§ STATED TASK
Look for "At what distance" in the records below, then copy that line and every line after it, exactly and with nothing added.

======

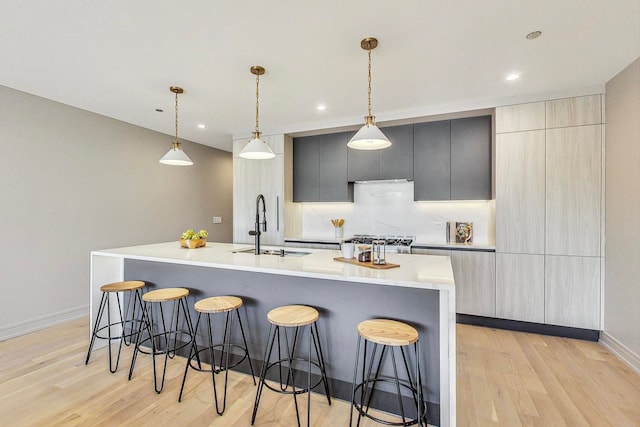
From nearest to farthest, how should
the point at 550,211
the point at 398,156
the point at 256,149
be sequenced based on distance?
the point at 256,149 < the point at 550,211 < the point at 398,156

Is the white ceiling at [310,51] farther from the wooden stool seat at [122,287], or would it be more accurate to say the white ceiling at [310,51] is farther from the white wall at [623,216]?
the wooden stool seat at [122,287]

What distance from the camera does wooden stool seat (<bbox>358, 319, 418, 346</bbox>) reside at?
5.09ft

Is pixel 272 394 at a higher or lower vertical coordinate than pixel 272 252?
lower

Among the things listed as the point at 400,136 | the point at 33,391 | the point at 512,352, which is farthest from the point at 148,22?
the point at 512,352

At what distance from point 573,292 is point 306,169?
3.48 meters

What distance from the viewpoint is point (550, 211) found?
10.2ft

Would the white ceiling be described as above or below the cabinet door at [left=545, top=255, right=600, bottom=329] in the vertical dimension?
above

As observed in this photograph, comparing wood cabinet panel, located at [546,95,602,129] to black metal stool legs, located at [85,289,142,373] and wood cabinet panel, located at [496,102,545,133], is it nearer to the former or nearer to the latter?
wood cabinet panel, located at [496,102,545,133]

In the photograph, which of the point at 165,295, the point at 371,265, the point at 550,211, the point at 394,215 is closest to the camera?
the point at 371,265

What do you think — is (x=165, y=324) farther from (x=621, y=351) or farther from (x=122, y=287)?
(x=621, y=351)

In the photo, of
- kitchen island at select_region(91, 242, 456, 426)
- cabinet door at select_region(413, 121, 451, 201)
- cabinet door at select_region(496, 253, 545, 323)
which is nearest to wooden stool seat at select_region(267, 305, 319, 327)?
kitchen island at select_region(91, 242, 456, 426)

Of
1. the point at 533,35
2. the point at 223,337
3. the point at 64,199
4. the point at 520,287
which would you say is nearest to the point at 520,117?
the point at 533,35

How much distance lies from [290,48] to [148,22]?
969 mm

======

§ FINISHED ANSWER
At what distance from point 573,292 is point 306,169?
3.48 meters

What distance from the viewpoint is point (550, 211) found?
10.2ft

Would the white ceiling be described as above or below the cabinet door at [left=545, top=255, right=600, bottom=329] in the vertical dimension?
above

As observed in this photograph, comparing wood cabinet panel, located at [546,95,602,129] to black metal stool legs, located at [85,289,142,373] and wood cabinet panel, located at [496,102,545,133], is it nearer to the former or nearer to the latter?
wood cabinet panel, located at [496,102,545,133]

In the photograph, which of the point at 165,295, the point at 371,265, the point at 550,211, the point at 394,215 is closest to the camera?
the point at 371,265

What do you think — is (x=165, y=324) farther from (x=621, y=351) or farther from (x=122, y=287)?
(x=621, y=351)

In the photo, of
- kitchen island at select_region(91, 242, 456, 426)
- cabinet door at select_region(413, 121, 451, 201)
- cabinet door at select_region(496, 253, 545, 323)
which is nearest to wooden stool seat at select_region(267, 305, 319, 327)?
kitchen island at select_region(91, 242, 456, 426)

Of
1. the point at 533,35
2. the point at 223,337
3. the point at 64,199
4. the point at 520,287
which would you say is nearest to the point at 520,117?
the point at 533,35

How much distance lies from [290,48] to [148,22]?
969 mm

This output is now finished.